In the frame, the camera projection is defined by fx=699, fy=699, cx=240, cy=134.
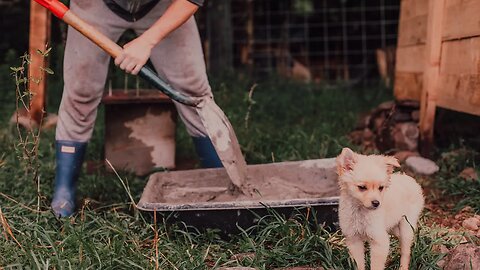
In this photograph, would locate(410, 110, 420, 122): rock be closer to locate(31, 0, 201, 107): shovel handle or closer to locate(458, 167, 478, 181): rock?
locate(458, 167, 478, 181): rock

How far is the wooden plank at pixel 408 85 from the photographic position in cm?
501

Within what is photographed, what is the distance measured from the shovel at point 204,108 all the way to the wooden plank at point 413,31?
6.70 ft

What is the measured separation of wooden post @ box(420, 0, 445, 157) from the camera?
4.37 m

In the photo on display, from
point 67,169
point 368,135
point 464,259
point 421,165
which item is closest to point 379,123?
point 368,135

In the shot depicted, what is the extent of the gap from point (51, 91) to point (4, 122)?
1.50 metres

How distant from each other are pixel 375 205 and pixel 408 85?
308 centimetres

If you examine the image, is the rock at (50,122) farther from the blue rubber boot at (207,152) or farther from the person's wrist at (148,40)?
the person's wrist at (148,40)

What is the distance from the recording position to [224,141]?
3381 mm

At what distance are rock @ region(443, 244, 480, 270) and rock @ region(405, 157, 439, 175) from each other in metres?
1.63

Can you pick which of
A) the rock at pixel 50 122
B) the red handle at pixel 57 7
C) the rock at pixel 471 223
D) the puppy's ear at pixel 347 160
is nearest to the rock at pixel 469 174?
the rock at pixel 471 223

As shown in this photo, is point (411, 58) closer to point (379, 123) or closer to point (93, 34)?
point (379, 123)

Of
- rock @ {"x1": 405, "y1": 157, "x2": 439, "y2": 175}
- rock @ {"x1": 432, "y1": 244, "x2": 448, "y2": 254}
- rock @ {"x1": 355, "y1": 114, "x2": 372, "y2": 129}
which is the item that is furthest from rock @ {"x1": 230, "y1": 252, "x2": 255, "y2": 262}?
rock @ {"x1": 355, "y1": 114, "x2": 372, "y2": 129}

▶ _SET TASK_: Rewrite all of the data above with every instance of "wooden plank" changed to "timber board" and everything else left as it is, leaving out the pictures.

▶ _EXERCISE ANSWER_:
In the frame, the camera projection is defined by fx=699, fy=699, cx=240, cy=134.
In this photograph, would locate(410, 110, 420, 122): rock be closer to locate(31, 0, 201, 107): shovel handle or closer to locate(458, 167, 478, 181): rock?
locate(458, 167, 478, 181): rock

How far is the timber board at pixel 408 85 from the photographic position in cm?
501

Within what is photographed, what is the distance measured from the shovel at point 204,108 all the way to the timber board at point 413,31?
6.70 ft

What is the measured separation of wooden post @ box(420, 0, 445, 157) from the camera?
4.37 m

In the photo on display, from
point 67,169
point 368,135
point 464,259
point 421,165
which item is closest to point 379,123?
point 368,135

In the shot depicted, what is the extent of the gap from point (51, 91) to point (4, 122)?
1.50 metres

How distant from each other are pixel 375 205 and pixel 408 85?
308 centimetres

If you examine the image, is the rock at (50,122) farther from the blue rubber boot at (207,152) or farther from the person's wrist at (148,40)?
the person's wrist at (148,40)

What is the distance from the recording position to [224,141]?
3381 mm

At what distance are rock @ region(443, 244, 480, 270) and rock @ region(405, 157, 439, 175) from each other in metres?
1.63

Can you pick which of
A) the rock at pixel 50 122
B) the red handle at pixel 57 7
C) the rock at pixel 471 223
D) the puppy's ear at pixel 347 160
is nearest to the rock at pixel 469 174?
the rock at pixel 471 223

As shown in this photo, is point (411, 58) closer to point (379, 123) or closer to point (93, 34)?
point (379, 123)

Of
- rock @ {"x1": 405, "y1": 157, "x2": 439, "y2": 175}
- rock @ {"x1": 432, "y1": 244, "x2": 448, "y2": 254}
- rock @ {"x1": 355, "y1": 114, "x2": 372, "y2": 129}
which is the item that is furthest from rock @ {"x1": 230, "y1": 252, "x2": 255, "y2": 262}?
rock @ {"x1": 355, "y1": 114, "x2": 372, "y2": 129}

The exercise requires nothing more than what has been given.